Speech recognition technology and graphics are coming together in a new way that promises to make that kind of interaction with digital books possible. Our research scientists, in collaboration with Stanford University researchers, have developed prototype that displays animations in response to a reader’s voice.
The project started about two years ago in Adobe Research, and was built with machine learning and artificial intelligence techniques to help computers understand the meaning of a spoken word or phrase. In the prototype “The Little Frog,” speech recognition technology detects the meaning of a reader’s spoken words and activates animations in response. These are the kinds of technologies Adobe anticipates putting into Adobe Sensei.
“Futurists have imagined AI applications like this for a long time,” said Professor Stanley Peters, whose team at Stanford University worked on core functionality for the project. “Now, we’ve entered an era where interactive content is feasible. And one immediate educational application is books that animate themselves as a child reads.”
While there are currently digital books that animate when an image is clicked, this prototype displays graphics in response to the reader’s live or pre-recorded voice. Similar efforts are underway by other companies, too, as seen in the Winken, Blinken and Nod app developed by Larva Labs.
The Little Frog gives us a glimpse at the future of digital learning. “This project integrates storytelling and technology,” said Gavin Miller, head of Adobe Research. “Initially, we want to enhance a child’s engagement with a book, as it’s read to them.”
But the Holy Grail is to develop a viable educational tool. “This is a blue-sky research effort,” explains Gavin. “The spirit of this project is to create a new storytelling medium.”
The e-book animation project is a first step in what could potentially become an industry standard for using speech to enhance content. To make that happen, The Little Frog was recently made an open source project so that it can gain momentum from the free exchange of ideas between tech companies, publishers and the academics.
While The Little Frog e-book can understand English words spoken with a variety of different adult accents, the final product needs to be kid-tested so it can understand the intent of a child who is learning the language.
“We need to develop a natural language processing engine that can not only understand language, but that also can handle the various iterations and mispronunciations that might occur by a child who is still learning how to read,” said Gavin. “Ultimately, this could enable a child to read aloud while the book follows along and corrects mistakes.”
Moreover, adds Professor Stanley, the reader’s experience is dependent upon the accuracy of the AI system, and the speed of its response to the reader.
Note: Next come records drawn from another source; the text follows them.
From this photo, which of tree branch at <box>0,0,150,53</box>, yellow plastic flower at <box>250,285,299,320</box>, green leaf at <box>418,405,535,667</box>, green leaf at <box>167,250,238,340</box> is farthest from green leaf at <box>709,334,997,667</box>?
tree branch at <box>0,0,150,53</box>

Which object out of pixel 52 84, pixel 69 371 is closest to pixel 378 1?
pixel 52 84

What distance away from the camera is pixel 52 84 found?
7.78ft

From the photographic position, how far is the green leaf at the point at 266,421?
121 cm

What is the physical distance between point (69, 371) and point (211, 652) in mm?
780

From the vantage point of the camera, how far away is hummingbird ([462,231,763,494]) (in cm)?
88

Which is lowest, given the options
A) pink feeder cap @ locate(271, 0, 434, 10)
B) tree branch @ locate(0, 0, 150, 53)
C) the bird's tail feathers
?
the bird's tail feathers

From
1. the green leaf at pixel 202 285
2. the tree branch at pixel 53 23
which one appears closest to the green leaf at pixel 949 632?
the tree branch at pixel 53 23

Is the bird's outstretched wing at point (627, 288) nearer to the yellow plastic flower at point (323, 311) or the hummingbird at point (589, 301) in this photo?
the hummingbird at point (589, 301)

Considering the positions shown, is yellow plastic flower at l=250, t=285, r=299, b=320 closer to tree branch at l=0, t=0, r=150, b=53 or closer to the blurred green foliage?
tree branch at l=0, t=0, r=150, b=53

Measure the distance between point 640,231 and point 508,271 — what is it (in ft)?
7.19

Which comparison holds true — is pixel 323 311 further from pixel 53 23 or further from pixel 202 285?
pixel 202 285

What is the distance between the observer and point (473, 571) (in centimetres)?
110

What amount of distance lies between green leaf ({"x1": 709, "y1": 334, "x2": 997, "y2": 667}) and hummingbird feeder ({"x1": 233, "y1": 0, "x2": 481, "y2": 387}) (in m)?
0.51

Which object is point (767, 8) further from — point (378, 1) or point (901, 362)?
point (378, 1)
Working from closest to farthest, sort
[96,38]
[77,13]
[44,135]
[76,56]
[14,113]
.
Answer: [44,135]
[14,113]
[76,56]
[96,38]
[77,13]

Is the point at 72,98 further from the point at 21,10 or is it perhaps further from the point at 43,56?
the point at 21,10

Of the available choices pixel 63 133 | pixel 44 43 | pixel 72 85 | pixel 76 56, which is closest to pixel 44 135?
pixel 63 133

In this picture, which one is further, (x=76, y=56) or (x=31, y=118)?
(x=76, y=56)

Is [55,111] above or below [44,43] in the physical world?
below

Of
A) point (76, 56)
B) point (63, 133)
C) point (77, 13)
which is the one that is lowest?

For this project to become mainstream, he said, “We need much improved recognition of children’s speech at all stages of their development.”
To realize its full potential, our e-book concept will need to be capable of fully understanding and responding to a child. As Gavin rightly points out: “That’s something that’s difficult even for experienced parents in the analog world.”
Beyond educational apps for children, the sky is the limit in terms of potential commercial possibilities for voice-interactive learning. For example, a speech-based interface could be used in our products to help our customers access relevant analytics information in graphics and text format using voice commands rather than more formal data queries.
If all of this sounds a bit like science fiction, well, there is some life imitating art at work here. Gavin says the original seed for the animated e-book research project came from The Diamond Age: Or, a Young Lady’s Illustrated Primer, a 1995 science fiction novel by Neil Stephenson in which a child learns to read with the help of a “smart book.”
With the project now in the hands of a broader community of developers, teachers and companies, a new technology and way to help children learn to read might be in the making.